TASK OBJECTIVE: Could you copy out every line of the listing below word for word, leaving out the pictures?
>>>>
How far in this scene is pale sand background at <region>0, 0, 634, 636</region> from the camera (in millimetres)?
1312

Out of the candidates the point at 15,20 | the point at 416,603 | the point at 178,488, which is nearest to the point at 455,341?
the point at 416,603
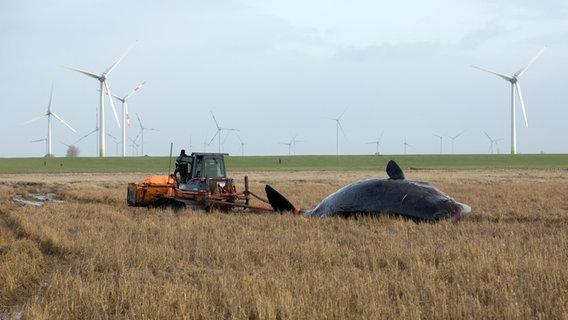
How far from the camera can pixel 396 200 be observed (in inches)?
527

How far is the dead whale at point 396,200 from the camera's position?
12914mm

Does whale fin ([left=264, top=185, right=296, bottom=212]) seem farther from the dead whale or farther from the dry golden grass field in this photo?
the dry golden grass field

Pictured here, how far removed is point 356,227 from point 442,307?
656 centimetres

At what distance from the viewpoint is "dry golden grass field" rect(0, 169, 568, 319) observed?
19.2 ft

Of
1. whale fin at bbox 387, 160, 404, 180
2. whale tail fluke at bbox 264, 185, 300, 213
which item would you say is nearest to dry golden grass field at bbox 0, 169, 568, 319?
whale fin at bbox 387, 160, 404, 180

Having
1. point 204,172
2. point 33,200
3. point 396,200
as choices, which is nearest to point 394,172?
point 396,200

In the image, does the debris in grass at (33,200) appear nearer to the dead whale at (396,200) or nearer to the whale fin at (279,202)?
the whale fin at (279,202)

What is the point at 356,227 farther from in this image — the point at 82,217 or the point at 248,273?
the point at 82,217

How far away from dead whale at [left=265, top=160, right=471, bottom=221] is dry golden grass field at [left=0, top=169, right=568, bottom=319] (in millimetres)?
371

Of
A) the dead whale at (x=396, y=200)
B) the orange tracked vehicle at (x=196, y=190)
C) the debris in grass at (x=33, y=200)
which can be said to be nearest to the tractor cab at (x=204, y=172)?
the orange tracked vehicle at (x=196, y=190)

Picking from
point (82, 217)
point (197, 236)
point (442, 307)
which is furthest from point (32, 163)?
point (442, 307)

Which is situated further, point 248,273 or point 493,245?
point 493,245

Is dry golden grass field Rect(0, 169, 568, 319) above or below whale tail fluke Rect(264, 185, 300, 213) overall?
below

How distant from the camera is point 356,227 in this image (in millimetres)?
12281
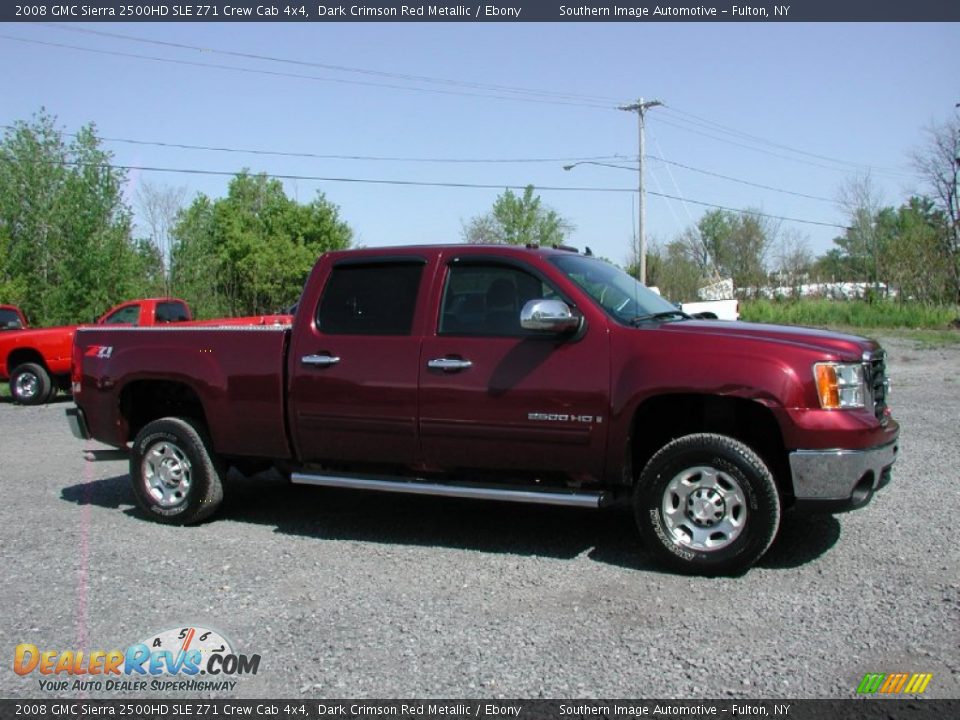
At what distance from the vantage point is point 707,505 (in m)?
4.95

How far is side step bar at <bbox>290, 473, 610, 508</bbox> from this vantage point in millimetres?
5129

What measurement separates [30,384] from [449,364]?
13.3 meters

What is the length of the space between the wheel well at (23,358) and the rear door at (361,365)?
1214 cm

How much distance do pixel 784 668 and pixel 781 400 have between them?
1.53 metres

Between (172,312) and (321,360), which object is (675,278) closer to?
(172,312)

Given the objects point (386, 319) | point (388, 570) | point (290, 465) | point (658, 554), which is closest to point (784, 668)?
point (658, 554)

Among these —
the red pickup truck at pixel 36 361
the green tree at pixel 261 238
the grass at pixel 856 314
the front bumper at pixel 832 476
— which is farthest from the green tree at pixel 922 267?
the front bumper at pixel 832 476

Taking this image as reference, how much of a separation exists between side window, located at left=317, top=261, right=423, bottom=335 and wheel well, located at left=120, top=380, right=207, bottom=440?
1470 mm

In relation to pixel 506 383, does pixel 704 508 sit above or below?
below

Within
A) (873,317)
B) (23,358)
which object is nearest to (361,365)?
(23,358)

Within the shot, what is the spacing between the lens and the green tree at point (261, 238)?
143ft

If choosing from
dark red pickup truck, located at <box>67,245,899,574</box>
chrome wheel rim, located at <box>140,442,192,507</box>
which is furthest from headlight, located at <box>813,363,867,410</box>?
chrome wheel rim, located at <box>140,442,192,507</box>

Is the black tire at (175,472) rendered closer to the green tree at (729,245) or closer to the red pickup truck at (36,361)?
the red pickup truck at (36,361)

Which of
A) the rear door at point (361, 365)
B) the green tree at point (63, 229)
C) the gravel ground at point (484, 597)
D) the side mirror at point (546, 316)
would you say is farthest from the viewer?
the green tree at point (63, 229)
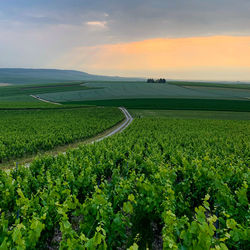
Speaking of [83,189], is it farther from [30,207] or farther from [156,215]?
[156,215]

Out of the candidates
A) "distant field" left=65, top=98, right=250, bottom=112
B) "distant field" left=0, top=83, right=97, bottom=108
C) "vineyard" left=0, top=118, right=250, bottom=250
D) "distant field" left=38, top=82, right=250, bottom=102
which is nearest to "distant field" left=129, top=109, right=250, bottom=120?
"distant field" left=65, top=98, right=250, bottom=112

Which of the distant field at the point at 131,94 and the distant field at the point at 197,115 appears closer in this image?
the distant field at the point at 197,115

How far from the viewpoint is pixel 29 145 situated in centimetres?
2095

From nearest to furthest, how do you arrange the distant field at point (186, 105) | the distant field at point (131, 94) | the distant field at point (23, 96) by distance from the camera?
the distant field at point (186, 105) → the distant field at point (23, 96) → the distant field at point (131, 94)

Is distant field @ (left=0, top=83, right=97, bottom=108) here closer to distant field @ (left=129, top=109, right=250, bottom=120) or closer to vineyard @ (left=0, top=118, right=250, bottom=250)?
distant field @ (left=129, top=109, right=250, bottom=120)

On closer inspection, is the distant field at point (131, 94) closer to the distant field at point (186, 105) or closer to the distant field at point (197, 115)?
the distant field at point (186, 105)

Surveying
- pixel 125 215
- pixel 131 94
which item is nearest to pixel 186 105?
pixel 131 94

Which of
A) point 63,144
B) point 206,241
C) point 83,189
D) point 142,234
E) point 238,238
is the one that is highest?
point 206,241

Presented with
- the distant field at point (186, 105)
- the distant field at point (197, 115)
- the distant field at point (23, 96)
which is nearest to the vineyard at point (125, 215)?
the distant field at point (197, 115)

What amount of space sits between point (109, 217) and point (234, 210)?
180 inches

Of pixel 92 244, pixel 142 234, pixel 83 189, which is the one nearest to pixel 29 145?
pixel 83 189

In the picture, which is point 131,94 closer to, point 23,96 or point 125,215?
point 23,96

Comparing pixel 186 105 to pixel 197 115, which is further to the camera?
pixel 186 105

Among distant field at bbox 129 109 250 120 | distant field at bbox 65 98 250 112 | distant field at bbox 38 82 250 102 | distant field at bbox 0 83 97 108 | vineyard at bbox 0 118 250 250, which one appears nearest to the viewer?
vineyard at bbox 0 118 250 250
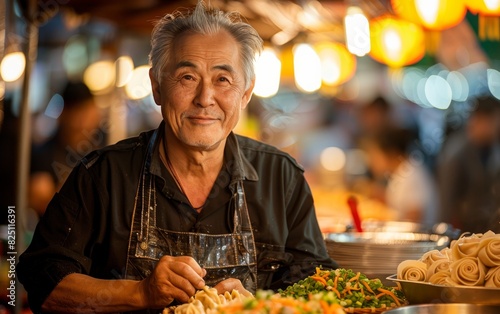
<<<<
FINAL ANSWER:
How far in this scene is pale sand background at <region>0, 0, 634, 636</region> from the camera (in millimetres)?
1312

Out of the candidates the point at 15,20 | the point at 416,603 | the point at 178,488, which is nearest to the point at 455,341?
the point at 416,603
How far from the camera can pixel 396 200 be observed (in inches)?
527

How far is the dead whale at point 396,200 from the camera's position?
12914mm

Does whale fin ([left=264, top=185, right=296, bottom=212]) seem farther from the dead whale or farther from the dry golden grass field in this photo?
the dry golden grass field

Pictured here, how far removed is point 356,227 from point 442,307?
656 centimetres

At what distance from the viewpoint is "dry golden grass field" rect(0, 169, 568, 319) observed?
19.2 ft

Of
1. whale fin at bbox 387, 160, 404, 180
2. whale tail fluke at bbox 264, 185, 300, 213
which item would you say is nearest to dry golden grass field at bbox 0, 169, 568, 319?
whale fin at bbox 387, 160, 404, 180

Having
1. point 204,172
2. point 33,200
3. point 396,200
as choices, which is nearest to point 394,172?
point 396,200

In the image, does the debris in grass at (33,200) appear nearer to the dead whale at (396,200) or nearer to the whale fin at (279,202)?
the whale fin at (279,202)

What is the point at 356,227 farther from in this image — the point at 82,217 or the point at 248,273?
the point at 82,217

How far away from dead whale at [left=265, top=160, right=471, bottom=221] is dry golden grass field at [left=0, top=169, right=568, bottom=319] (in millimetres)?
371

Of
A) the dead whale at (x=396, y=200)
B) the orange tracked vehicle at (x=196, y=190)
C) the debris in grass at (x=33, y=200)
which can be said to be nearest to the tractor cab at (x=204, y=172)?
the orange tracked vehicle at (x=196, y=190)

Picking from
point (82, 217)
point (197, 236)
point (442, 307)
which is furthest from point (32, 163)?
point (442, 307)

Which is situated further, point 248,273 or point 493,245?
point 493,245

Is dry golden grass field Rect(0, 169, 568, 319) above or below whale tail fluke Rect(264, 185, 300, 213) overall?
below

How distant from the camera is point 356,227 in this image (in millimetres)?
12281
At what distance from the vantage point is point 707,505 (in m)?
4.95

How far is side step bar at <bbox>290, 473, 610, 508</bbox> from this vantage point in millimetres?
5129

What measurement separates [30,384] from [449,364]?
13.3 meters

What is the length of the space between the wheel well at (23,358) and the rear door at (361,365)?
1214 cm

How much distance do pixel 784 668 and pixel 781 400 have between them?
1.53 metres

Between (172,312) and (321,360), which object is (675,278) closer to?
(172,312)

Given the objects point (386, 319) | point (388, 570) | point (290, 465) | point (658, 554), which is closest to point (784, 668)?
point (658, 554)

Among these —
the red pickup truck at pixel 36 361
the green tree at pixel 261 238
the grass at pixel 856 314
the front bumper at pixel 832 476
— which is farthest from the green tree at pixel 922 267?
the front bumper at pixel 832 476

Taking this image as reference, how much of a separation exists between side window, located at left=317, top=261, right=423, bottom=335 and wheel well, located at left=120, top=380, right=207, bottom=440?
1470 mm

In relation to pixel 506 383, does pixel 704 508 sit above or below?
below

Within
A) (873,317)
B) (23,358)
which object is nearest to (361,365)?
(23,358)

Within the shot, what is the spacing between the lens and the green tree at point (261, 238)?
143ft

If choosing from
dark red pickup truck, located at <box>67,245,899,574</box>
chrome wheel rim, located at <box>140,442,192,507</box>
which is furthest from headlight, located at <box>813,363,867,410</box>?
chrome wheel rim, located at <box>140,442,192,507</box>

Is the black tire at (175,472) rendered closer to the green tree at (729,245) or closer to the red pickup truck at (36,361)?
the red pickup truck at (36,361)

Which of
A) the rear door at point (361, 365)
B) the green tree at point (63, 229)
C) the gravel ground at point (484, 597)
D) the side mirror at point (546, 316)
would you say is farthest from the viewer?
the green tree at point (63, 229)
Speaking of [83,189], is it farther from [30,207] or farther from [156,215]?
[156,215]

Out of the candidates
A) "distant field" left=65, top=98, right=250, bottom=112
B) "distant field" left=0, top=83, right=97, bottom=108
C) "vineyard" left=0, top=118, right=250, bottom=250
D) "distant field" left=38, top=82, right=250, bottom=102
which is nearest to "distant field" left=129, top=109, right=250, bottom=120?
"distant field" left=65, top=98, right=250, bottom=112

Which of the distant field at the point at 131,94 and the distant field at the point at 197,115 appears closer in this image?
the distant field at the point at 197,115

How far from the viewpoint is pixel 29 145 situated in centimetres?
2095

From nearest to furthest, how do you arrange the distant field at point (186, 105) | the distant field at point (131, 94) | the distant field at point (23, 96) by distance from the camera?
the distant field at point (186, 105) → the distant field at point (23, 96) → the distant field at point (131, 94)

Is distant field @ (left=0, top=83, right=97, bottom=108) here closer to distant field @ (left=129, top=109, right=250, bottom=120) or closer to vineyard @ (left=0, top=118, right=250, bottom=250)?
distant field @ (left=129, top=109, right=250, bottom=120)

On closer inspection, is the distant field at point (131, 94) closer to the distant field at point (186, 105) or closer to the distant field at point (197, 115)?
the distant field at point (186, 105)

Surveying
- pixel 125 215
- pixel 131 94
which item is nearest to pixel 186 105?
pixel 131 94

Which of
A) point 63,144
B) point 206,241
C) point 83,189
D) point 142,234
E) point 238,238
is the one that is highest?
point 206,241

Presented with
- the distant field at point (186, 105)
- the distant field at point (197, 115)
- the distant field at point (23, 96)
which is nearest to the vineyard at point (125, 215)?
the distant field at point (197, 115)

What amount of space sits between point (109, 217) and point (234, 210)?
180 inches

Of pixel 92 244, pixel 142 234, pixel 83 189, which is the one nearest to pixel 29 145?
pixel 83 189

In the picture, which is point 131,94 closer to, point 23,96 or point 125,215?
point 23,96

Comparing pixel 186 105 to pixel 197 115, which is further to the camera?
pixel 186 105

Among distant field at bbox 129 109 250 120 | distant field at bbox 65 98 250 112 | distant field at bbox 38 82 250 102 | distant field at bbox 0 83 97 108 | vineyard at bbox 0 118 250 250, which one appears nearest to the viewer?
vineyard at bbox 0 118 250 250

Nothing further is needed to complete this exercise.